Is there a sufficiently reachable plausibility argument that $\pi$ is irrational?

But it must start to repeat after some digit, no matter how large, she retorted.

This sounds like a misunderstanding that you could do something about by showing her a concretely defined different irrational where it is clear to see that the digits cannot repeat, such as $$ \sum_{n=1}^\infty 10^{-n^2} $$ If you manage to convince her that is is possible for a number to have a decimal expansion that will never start (and continue!) repeating, it might become easier to accept that $\pi$ could be one of those numbers too.

I would try to convince her that most numbers are irrational and not even address $\pi$ - showing her that the question of "Do the digits of $\pi$ repeat?" is nontrivial (and, indeed, deep) is probably more valuable than convincing her that they don't, especially since convincing her of $\pi$'s irrationality could make it seem like $\pi$ is special when this is very much not a special property of $\pi$.
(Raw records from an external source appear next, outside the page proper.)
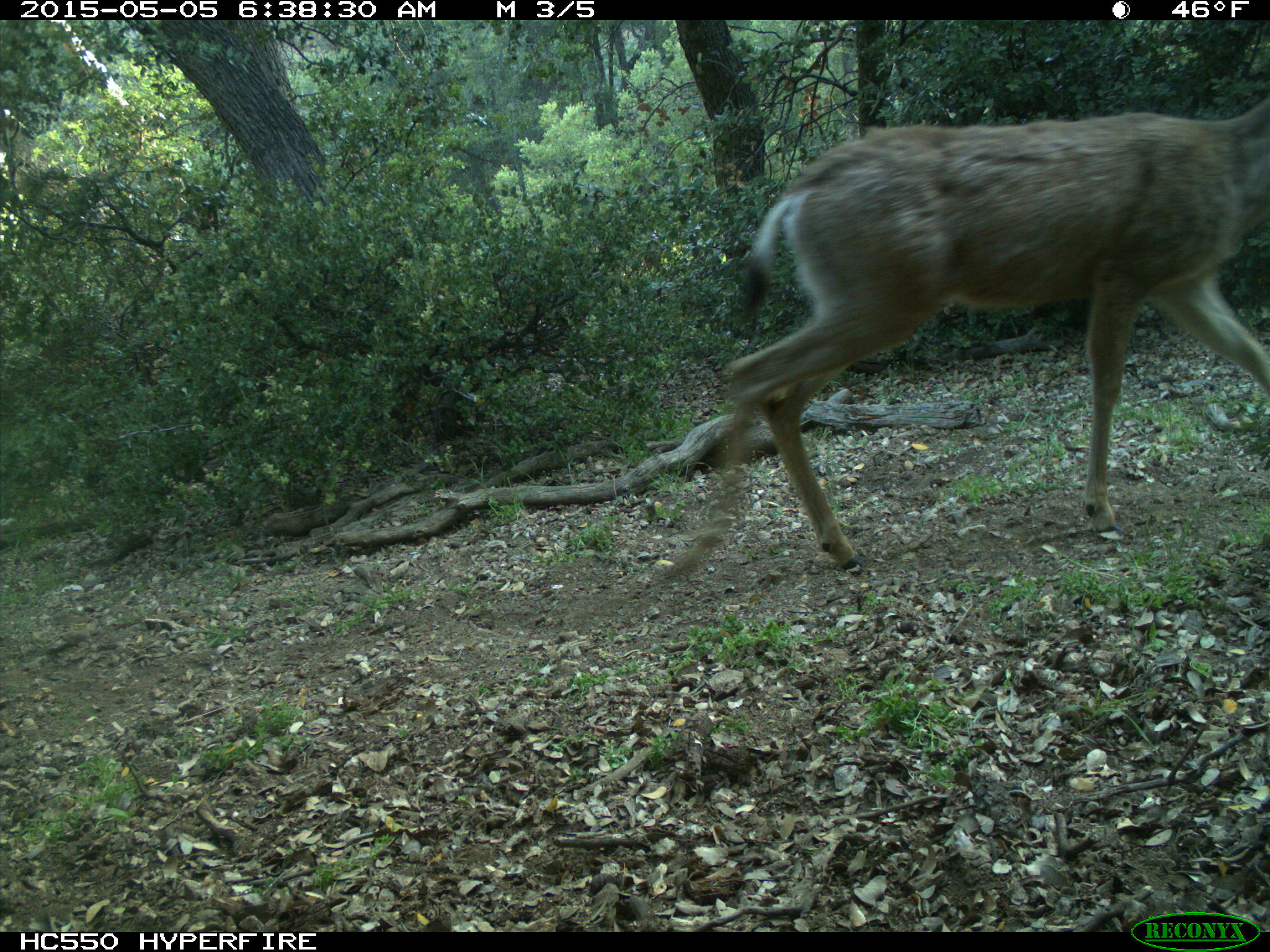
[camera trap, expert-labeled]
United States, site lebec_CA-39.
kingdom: Animalia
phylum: Chordata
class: Mammalia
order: Artiodactyla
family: Cervidae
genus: Odocoileus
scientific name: Odocoileus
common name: deer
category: unidentified deer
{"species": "unidentified deer (deer) (Odocoileus)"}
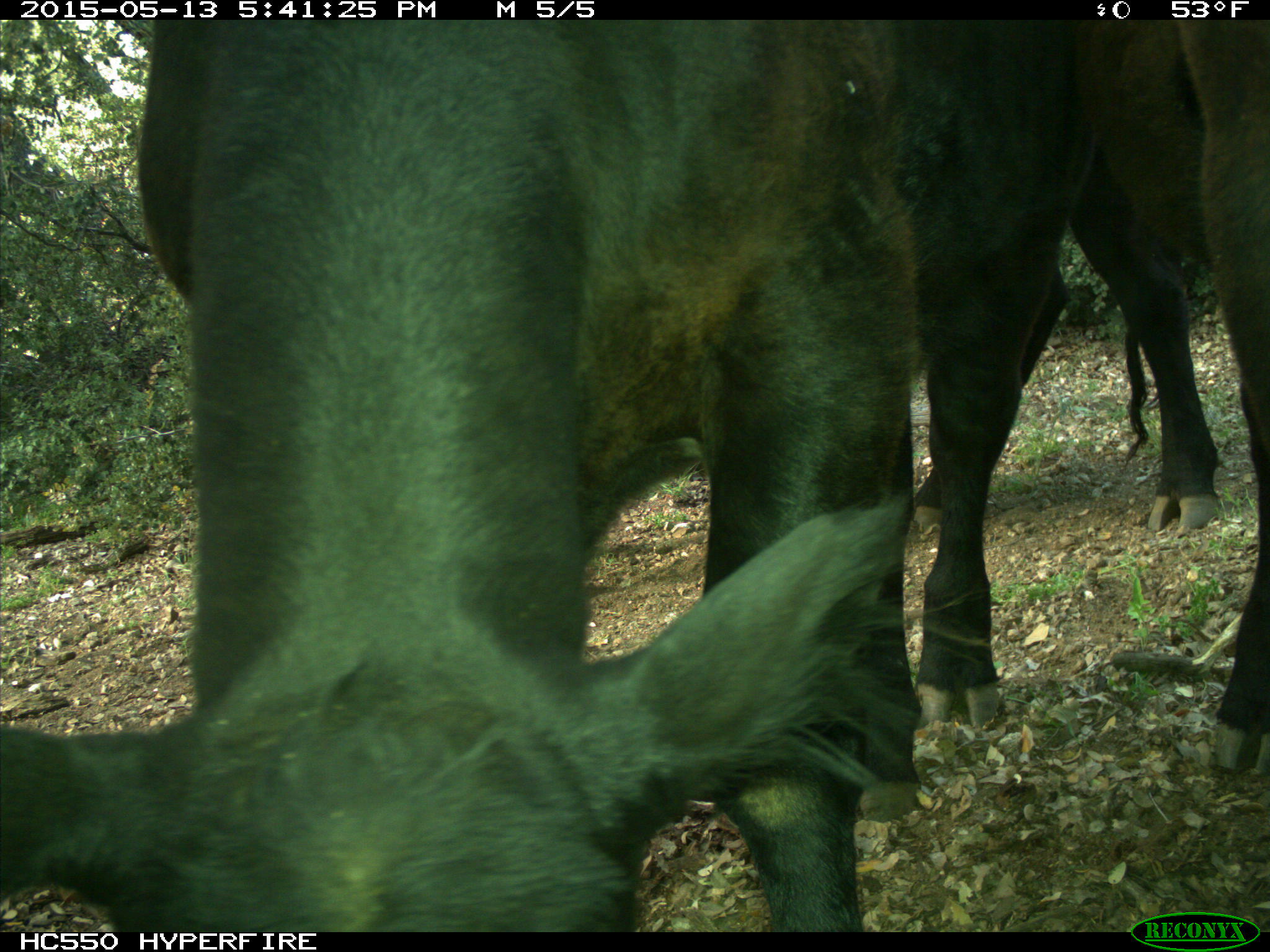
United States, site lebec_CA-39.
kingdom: Animalia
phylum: Chordata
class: Mammalia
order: Artiodactyla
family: Bovidae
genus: Bos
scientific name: Bos taurus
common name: domestic cow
You can argue this fairly simply; the main thing to note is that an irrational plus a rational is irrational - this is easy to show via contradiction using integer ratios and is not too bad to show if you take "rational" as meaning "the digits repeat" either, so you can use whichever is likely to be more comfortable.

Right off the bat, once you get one irrational number, you have, in some sense, that at least $\frac{1}2$ the numbers are irrational, because if $c$ is any irrational number, then $x+c$ for $x$ rational is always irrational. A little more work can convince someone that $x+\alpha c$ for non-zero integer $\alpha$ will always be irrational and that the numbers of the form $x+\alpha c$ are all distinct based on the value of $(x,\alpha,c)$ - which seems to suggest that almost every number is irrational, since given any rational number, I can produce infinitely many irrational numbers!

Now, there's some elision in this argument - namely that it measures the size of sets in a vague way. The usual way to complete this argument would be to consider it mod $1$ (i.e. look at only fractional parts), then consider picking a random number in $[0,1)$ and think of the probability of hitting a rational - then, the formal thing that happens is that you can find infinitely many pairwise disjoint sets that are equally likely to hit as a rational, so the probability of hitting a rational must be zero.

As pointed out by @R.. in comments, one could rigorously define choosing a random real number in $[0,1]$ by rolling a fair ten sided die repeatedly to get its digits - this both can give an actual model to the argument I suggest and also could be used to give another proof that the probability of getting a rational is $0$ - it's not so hard to convince oneself that, for any fixed $n$ and $m$, the event that you roll $n$ digits and then a pattern with period $m$ occurs with probability $0$ - but then you'd need countable additivity to say that the probability of getting this for any $n$ and $m$ is also zero - and a student might rightfully balk at that reasoning since countable additivity is hard to motivate when uncountable additivity is clearly wrong.

A rigorous proof may not be possible at this level of mathematics. However, you may be able to get away with a more informal approach.

First, convince her that pi equals some generalized continued fraction, such as: $$ \pi = 3 + \frac{1^2}{6 + \frac{3^2}{6 + \frac{5^2}{6 + \frac{7^2}{\ddots}}}} $$ (or pick another example which converges faster?)

You can do this by computing partial sums and showing how they converge. Now, take some partial sums and try to simplify each one in turn. Write all integers as their prime factorizations, to make it obvious that they are getting progressively more complex and not "nicely cancelling." Now, you can credibly argue that you're not going to reach a regular fraction by following this process, so pi must be irrational.

This is not a "real" proof, and you should stress to her that there are additional pieces which you've left out. In particular, we are omitting a proof that the continued fraction really equals pi, and a proof that the continued fraction is irrational. You may also want to mention the fact that infinite sums need a formal definition.

For added rigor, use an alternating series, so that you can bracket pi from both above and below. This is arguably a "better" proof because it progressively removes from consideration fractions with larger and larger denominators, which means that you can't have "something funny" happen in the limit (cf. $0.999\ldots = 1$ and related limits). Another example suggested by PM 2Ring in the comments is the Wallis product: $$ \prod_{n=1}^\infty \bigg (\frac{2n}{2n-1} \cdot \frac{2n}{2n+1} \bigg ) = \frac{\pi}{2} $$ This brackets $\frac{\pi}{2}$ from above and below because the terms are alternately greater and less than one. It's also "perfectly obvious" that each partial product will have a progressively larger and larger power of two in the numerator (while the denominator is always odd).